From: Pratyush Yadav <pratyush@kernel.org>
To: David Matlack <dmatlack@google.com>
Cc: Pasha Tatashin <pasha.tatashin@soleen.com>,
kexec@lists.infradead.org, linux-doc@vger.kernel.org,
linux-kernel@vger.kernel.org, linux-mm@kvack.org,
linux-pci@vger.kernel.org,
Adithya Jayachandran <ajayachandra@nvidia.com>,
Alexander Graf <graf@amazon.com>,
Alex Williamson <alex@shazbot.org>,
Bjorn Helgaas <bhelgaas@google.com>,
Chris Li <chrisl@kernel.org>,
David Rientjes <rientjes@google.com>,
Jacob Pan <jacob.pan@linux.microsoft.com>,
Jason Gunthorpe <jgg@nvidia.com>,
Jonathan Corbet <corbet@lwn.net>,
Josh Hilke <jrhilke@google.com>,
Leon Romanovsky <leonro@nvidia.com>,
Lukas Wunner <lukas@wunner.de>, Mike Rapoport <rppt@kernel.org>,
Parav Pandit <parav@nvidia.com>,
Pranjal Shrivastava <praan@google.com>,
Pratyush Yadav <pratyush@kernel.org>,
Saeed Mahameed <saeedm@nvidia.com>,
Samiullah Khawaja <skhawaja@google.com>,
Shuah Khan <skhan@linuxfoundation.org>,
Vipin Sharma <vipinsh@google.com>, William Tu <witu@nvidia.com>,
Yi Liu <yi.l.liu@intel.com>
Subject: Re: [PATCH v6 03/12] PCI: liveupdate: Track incoming preserved PCI devices
Date: Thu, 25 Jun 2026 16:35:02 +0200 [thread overview]
Message-ID: <2vxzechulmcp.fsf@kernel.org> (raw)
In-Reply-To: <ajBgj_aSuzMZG47e@google.com> (David Matlack's message of "Mon, 15 Jun 2026 20:29:03 +0000")
Hi David,
On Mon, Jun 15 2026, David Matlack wrote:
> On 2026-06-14 01:38 PM, Pasha Tatashin wrote:
>> On Fri, 22 May 2026 20:24:01 +0000, David Matlack <dmatlack@google.com> wrote:
[...]
>> > + }
>> > +
>> > + pci_info(dev, "Device was preserved by previous kernel across Live Update\n");
>> > + dev->liveupdate.incoming = dev_ser;
>> > +
>> > + /*
>> > + * Hold the ref on the incoming FLB until pci_liveupdate_finish() so
>> > + * that dev->liveupdate.incoming does not get freed while it is in use.
>> > + */
>>
>> How would that work? If finish is not called FLB stays around until the
>> next reboot.
>
> True... I think if the PCI core trusts drivers to call
> pci_liveupdate_finish() then we don't need to hold onto the incoming
> reference here.
That was my point when I was arguing against refcounts on outgoing FLBs.
This is very easy to abuse, especially when we are talking about device
drivers.
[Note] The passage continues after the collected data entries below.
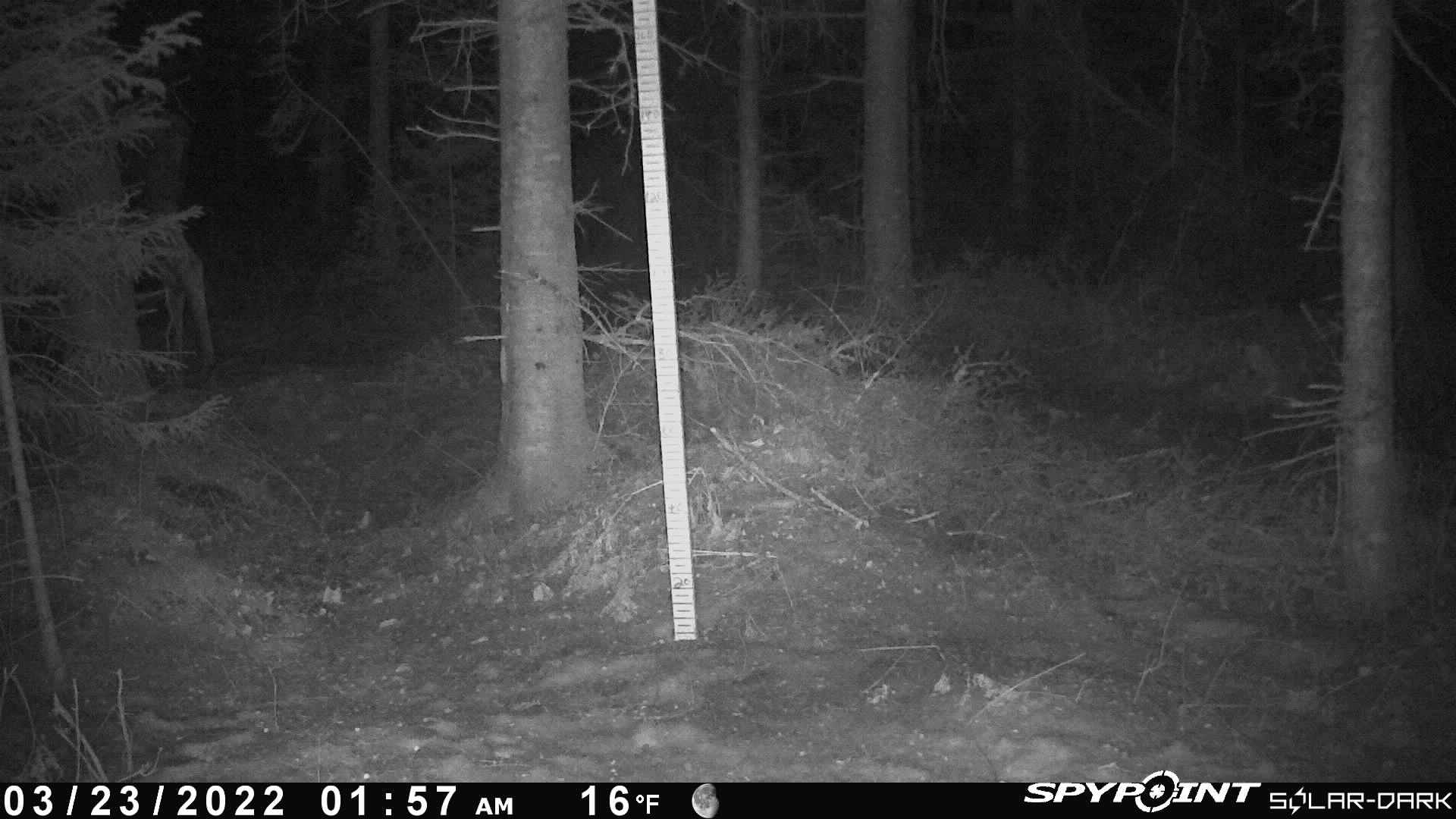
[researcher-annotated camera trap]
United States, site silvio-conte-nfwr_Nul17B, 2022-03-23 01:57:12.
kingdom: Animalia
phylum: Chordata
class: Mammalia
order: Artiodactyla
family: Cervidae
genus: Alces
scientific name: Alces alces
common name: moose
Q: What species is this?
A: Moose (Alces alces).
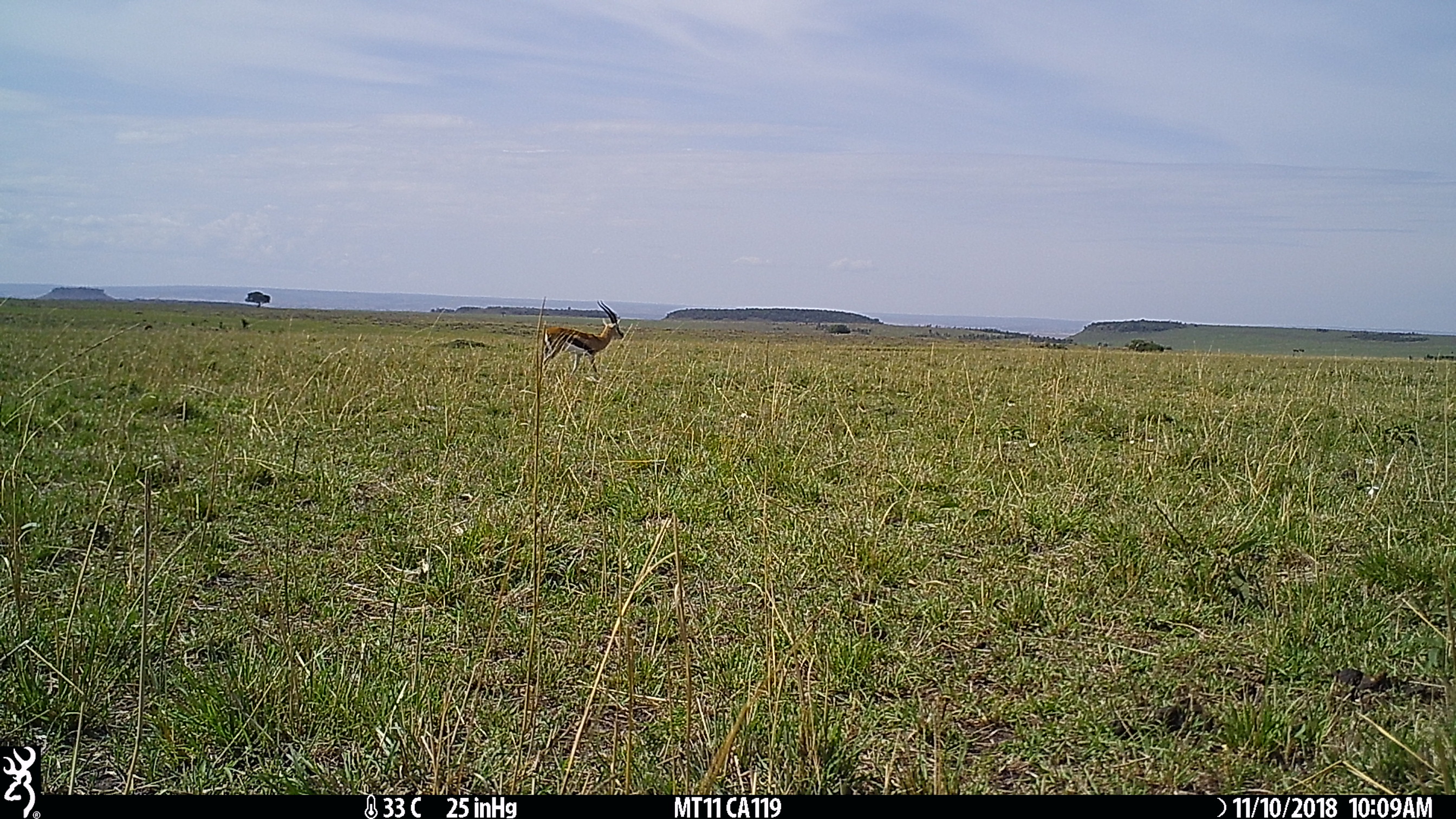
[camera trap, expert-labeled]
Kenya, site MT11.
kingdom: Animalia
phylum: Chordata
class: Mammalia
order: Artiodactyla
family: Bovidae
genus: Eudorcas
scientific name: Eudorcas thomsonii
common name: thomon's gazelle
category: gazelle thomsons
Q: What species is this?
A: Gazelle thomsons (thomon's gazelle) (Eudorcas thomsonii).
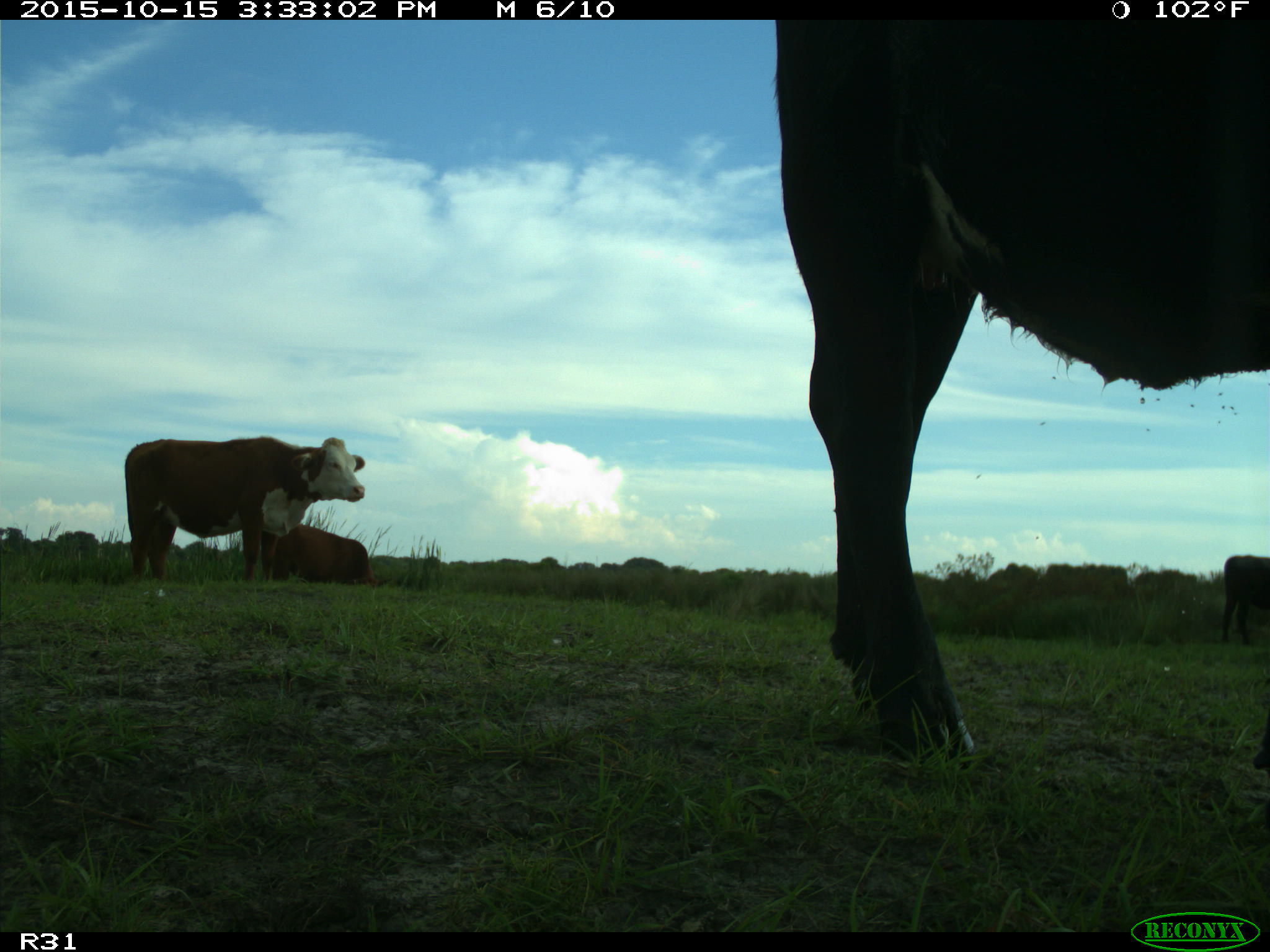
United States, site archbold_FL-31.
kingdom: Animalia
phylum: Chordata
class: Mammalia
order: Artiodactyla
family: Bovidae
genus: Bos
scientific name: Bos taurus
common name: domestic cow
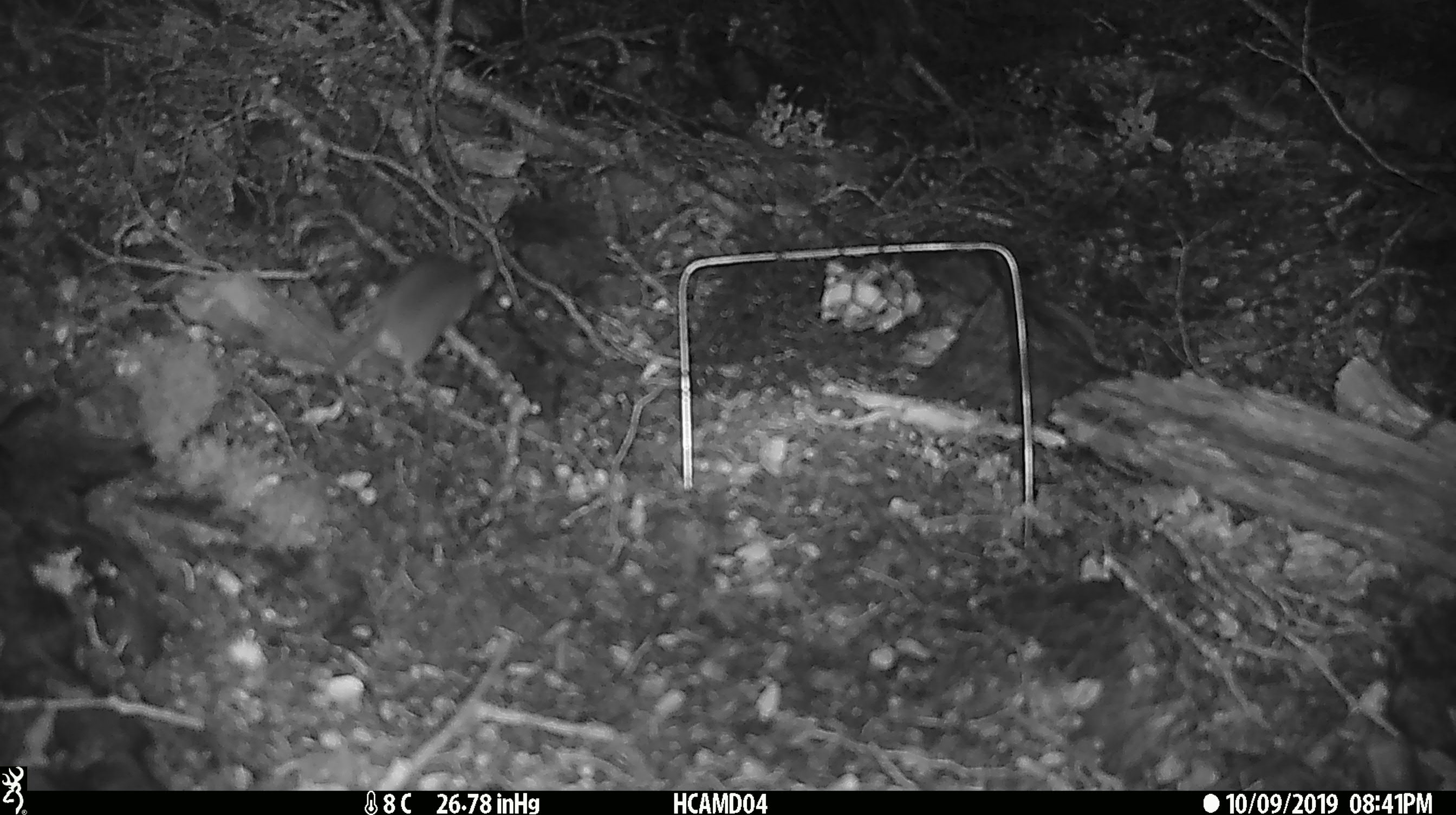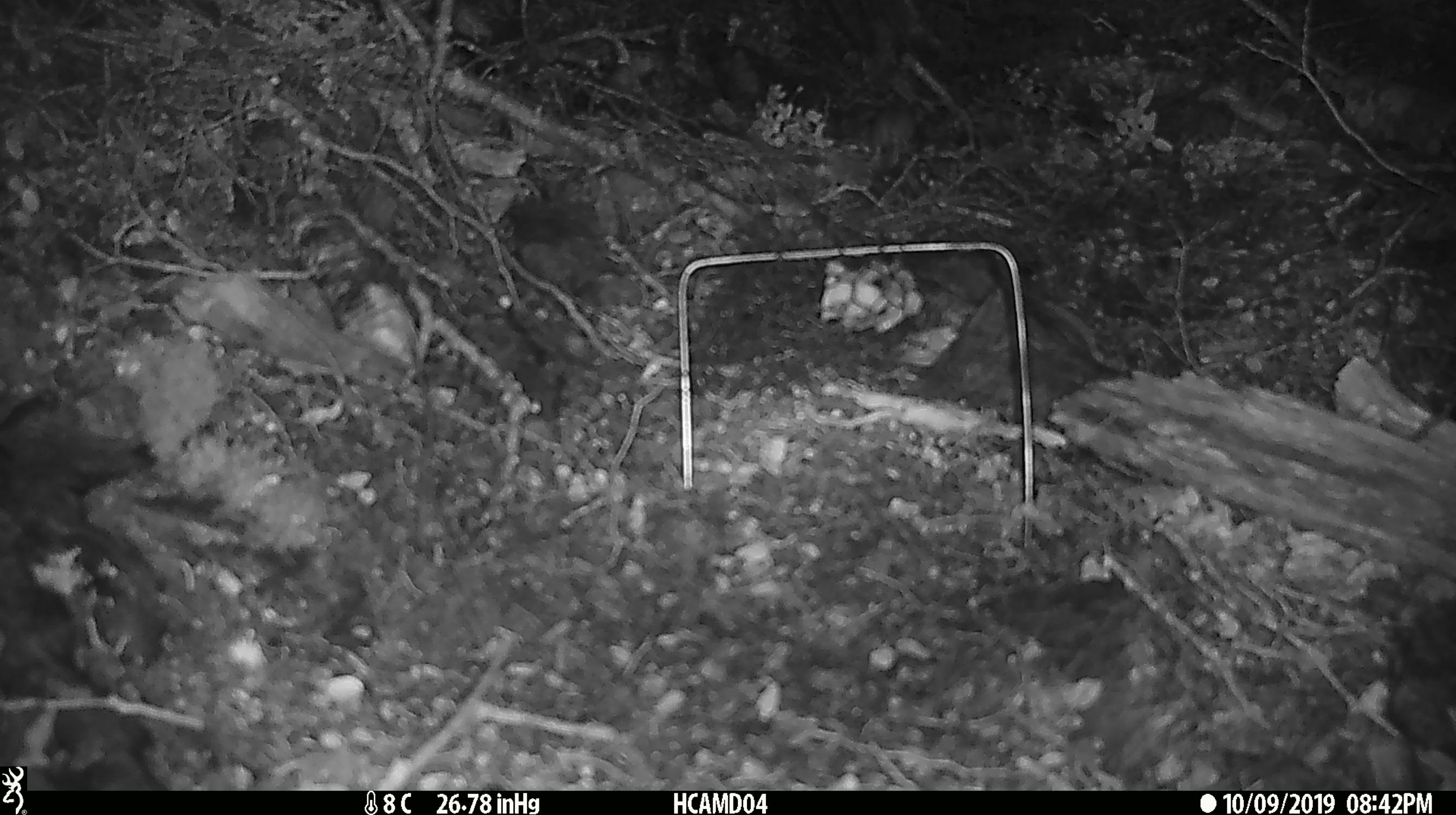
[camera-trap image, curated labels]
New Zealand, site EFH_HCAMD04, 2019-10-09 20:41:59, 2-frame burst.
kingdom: Animalia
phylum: Chordata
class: Mammalia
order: Rodentia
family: Muridae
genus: Mus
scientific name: Mus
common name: mouse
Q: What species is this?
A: Mouse (Mus).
And this refcounting mechanism makes the FLB no longer
file-lifecycle-bound, since now it is entirely up to drivers to decide
the lifecycle of this data.
I have been thinking about this a bit more in the last couple days, and
I wonder if we are doing this right. Here's an idea I have been thinking
of.
We should make live update a first class citizen in PCI. Instead of
patching in liveupdate via the liveupdate.incoming field, and letting
drivers figure out when to use it, we should separate out probe and
retrieve paths entirely.
Probe and retrieve are fundamentally different operations. While they
may share some common initialization logic for the _software_ state, how
they interface with the hardware is completely different. I think mixing
the two will result in driver code being more spaghetti by having
liveupdate checks sprayed out all over.
This series doesn't add support for any drivers, but looking at some of
the code we have downstream, I see this problem. The liveupdate code is
all over the place in the driver and it is very hard to wrap one's head
around how the device is actually retrieved.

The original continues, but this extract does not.